RADARSITUBONDO - Harga emas di Pegadaian pada 18 Mei 2026 kembali menunjukkan tekanan di hampir seluruh lini produk. Mulai dari Tabungan Emas hingga emas batangan Antam, UBS, dan Galeri24, semuanya tercatat mengalami pelemahan dibandingkan perdagangan sebelumnya. Kondisi ini menandakan pasar emas masih berada dalam fase koreksi ringan.
Selain itu, pada perdagangan hari ini, harga Tabungan Emas tercatat melemah. Beli emas tercatat Rp26.780 per 0,01 gram sementara nilai jual emas Rp25.700 per 0,01 gram (turun). Penurunan ini menunjukkan tekanan tidak hanya terjadi pada emas fisik, tetapi juga merambat ke instrumen tabungan emas digital Pegadaian.
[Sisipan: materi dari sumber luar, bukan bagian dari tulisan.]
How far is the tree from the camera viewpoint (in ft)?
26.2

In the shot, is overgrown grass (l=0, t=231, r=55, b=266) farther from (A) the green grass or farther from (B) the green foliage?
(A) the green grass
Antam Melemah di Seluruh Ukuran
Harga emas Antam tercatat turun di semua pecahan. Antam mengalami koreksi tipis namun merata, terutama pada ukuran kecil yang biasanya lebih sensitif terhadap perubahan harian.
- 0,5 gram: Rp1.486.000
- 1 gram: Rp2.866.000
- 5 gram: Rp14.097.000
- 10 gram: Rp28.137.000
- 25 gram: Rp70.212.000
- 50 gram: Rp140.341.000
- 100 gram: Rp280.601.000
UBS Juga Melemah Stabil
Harga emas UBS ikut terkoreksi di semua kategori. UBS masih bergerak lebih stabil dibanding Antam, namun tetap menunjukkan tekanan jual yang konsisten di seluruh ukuran.
- 0,5 gram: Rp1.509.000
- 1 gram: Rp2.793.000
- 5 gram: Rp13.693.000
- 10 gram: Rp27.243.000
- 25 gram: Rp67.974.000
- 50 gram: Rp135.668.000
- 100 gram: Rp271.231.000
Galeri24 Paling Tertekan di Antara Semua Produk
Galeri24 mencatat penurunan paling terasa di beberapa kategori. Galeri24 menjadi produk yang paling konsisten melemah hari ini, terutama pada ukuran besar yang mengalami tekanan lebih dalam.
- 0,5 gram: Rp1.450.000
- 1 gram: Rp2.764.000
- 5 gram: Rp13.554.000
- 10 gram: Rp27.036.000
- 25 gram: Rp67.226.000
- 50 gram: Rp134.345.000
- 100 gram: Rp268.558.000
Pergerakan harga emas hari ini menunjukkan bahwa tekanan jual masih mendominasi pasar. Meski penurunan tidak ekstrem, tren yang terjadi cukup konsisten di seluruh produk, menandakan pasar masih menunggu arah baru dalam beberapa sesi ke depan.